Troubleshooting unhealthy backend services in GKE Ingress involves a combination of understanding the underlying architecture, configuration, and potential issues. Here's a step-by-step approach to help you identify and resolve the problem:

  1. Check the backend service configuration:

    • Verify that the backend service is correctly configured and running. Ensure that the service is exposed and accessible from the Ingress.
    • Check the service's readiness and liveness probes to ensure they are correctly configured and functioning as expected[1][3][4].
  2. Inspect the Ingress configuration:

    • Review the Ingress configuration to ensure it is correctly pointing to the backend service. Verify that the Ingress is correctly configured to route traffic to the backend service.
    • Check the Ingress's health checks to ensure they are correctly configured and functioning as expected[1][3][4].
  3. Check the Load Balancer configuration:

    • Verify that the Load Balancer is correctly configured and functioning as expected. Ensure that the Load Balancer is correctly routing traffic to the backend service.
    • Check the Load Balancer's health checks to ensure they are correctly configured and functioning as expected[1][3][4].
  4. Check the firewall rules:

    • Ensure that the firewall rules allow traffic from the Load Balancer to the backend service. If the rules are blocking traffic, the backend service will be marked as unhealthy[1][5].
  5. Check the GKE cluster and node configuration:

    • Verify that the GKE cluster and nodes are correctly configured and functioning as expected. Ensure that the nodes are correctly configured to run the backend service.
    • Check the cluster's and node's logs for any errors or issues that might be related to the backend service's health[1][2][3][4].
  6. Check the Ingress and backend service logs:

    • Review the logs for the Ingress and backend service to identify any errors or issues that might be related to the backend service's health.
    • Check the logs for any errors or issues related to the health checks, readiness probes, and liveness probes[1][2][3][4].
  7. Check the GCP documentation and community resources:

    • Review the official GCP documentation and community resources for any known issues or limitations related to GKE Ingress and backend services.
    • Check the GitHub issues and Stack Overflow for any similar issues or solutions that might be applicable to your situation[1][2][3][4][5][6][7].

By following these steps, you should be able to identify and resolve the issue causing the backend service to be marked as unhealthy in your GKE Ingress.

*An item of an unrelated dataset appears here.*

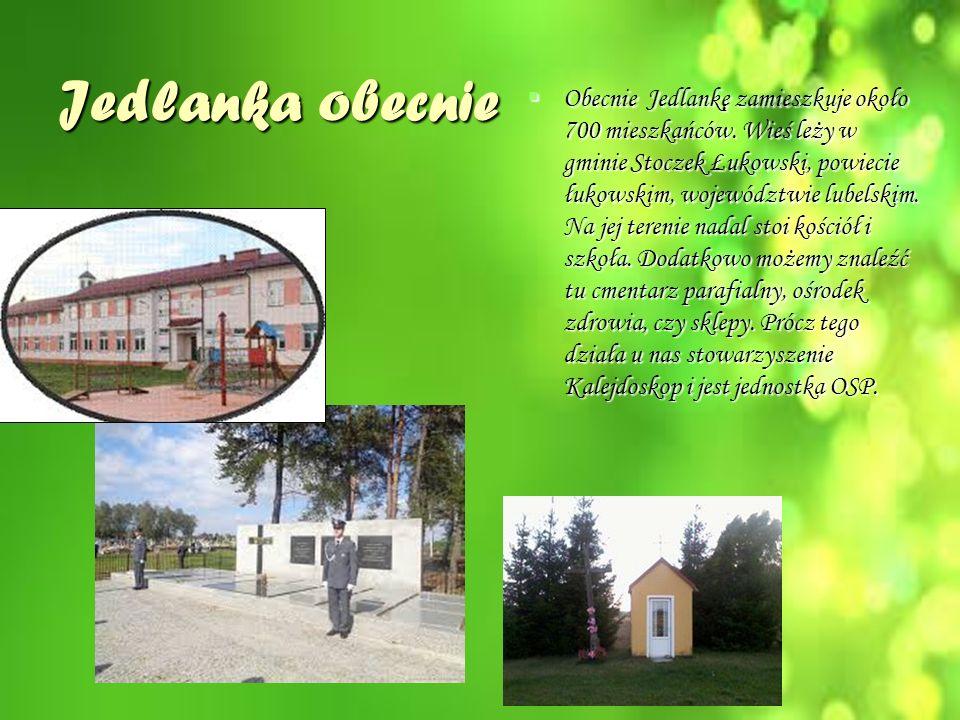 Jedlanka obecnie  Obecnie Jedlankę zamieszkuje około 700 mieszkańców.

Sources [1] Ingress on GKE creates a HTTP Loadbalancer, but instances are ... https://github.com/kubernetes/kubernetes/issues/20555 [2] Unable to avoid unhealthy backend / 502s on rolling deployments https://github.com/kubernetes/ingress-gce/issues/1718 [3] [GKE] Ingress does not connect to NodePort Service #45438 - GitHub https://github.com/kubernetes/kubernetes/issues/45438 [4] GKE Ingress shows unhealthy backend services - Stack Overflow https://stackoverflow.com/questions/63268552/gke-ingress-shows-unhealthy-backend-services [5] GKE Ingress: "All backend services are in UNHEALTHY state" https://groups.google.com/g/google-cloud-dev/c/tIXrbsPoAFw [6] GKE Ingress: How to fix a 502 bad gateway error - Willian Antunes https://www.willianantunes.com/blog/2021/05/gke-ingress-how-to-fix-a-502-bad-gateway-error/ [7] GKE Ingress health check failed on ingress but succeed on ... https://stackoverflow.com/questions/71500696/gke-ingress-health-check-failed-on-ingress-but-succeed-on-loadbalncer [8] GKE ingress unable to connect to healthy service - Server Fault https://serverfault.com/questions/921954/gke-ingress-unable-to-connect-to-healthy-service [9] Streamlit 404 error in Google Cloud Run · Issue #484 - GitHub https://github.com/streamlit/streamlit/issues/484 [10] GCE Health Check settings are reverting to default - Server Fault https://serverfault.com/questions/916748/gce-health-check-settings-are-reverting-to-default [11] NGINX Ingress controller troubleshooting - Container Service for ... https://www.alibabacloud.com/help/en/ack/ack-managed-and-ack-dedicated/user-guide/nginx-ingress-controller-troubleshooting [12] Troubleshoot load balancing in GKE - Google Cloud https://cloud.google.com/kubernetes-engine/docs/troubleshooting/load-balancing [13] How to troubleshoot unhealthy backends in Google Cloud Load ... https://www.youtube.com/watch?v=f-VIZ8ALVD4 [14] Ingress paths not working with dynamic endpoint - Google Groups https://groups.google.com/g/kubernetes-users/c/Phy3R2V-efw [15] All backend services are in UNHEALTHY in gke ingress https://www.googlecloudcommunity.com/gc/Serverless/All-backend-services-are-in-UNHEALTHY-in-gke-ingress/m-p/709716 [16] Struggling to figure out why the ingress health check is failing https://www.googlecloudcommunity.com/gc/Google-Kubernetes-Engine-GKE/Struggling-to-figure-out-why-the-ingress-health-check-is-failing/td-p/620669/jump-to/first-unread-message

aibangjuxin commented 6 months ago

Ingress 中配置 host 时,需要确保该域名在工程中能够正常解析。这个域名需要在 DNS 中被正确地映射到 Ingress 的 IP 地址或 Load Balancer 的 IP 地址。否则,访问该域名将会失败。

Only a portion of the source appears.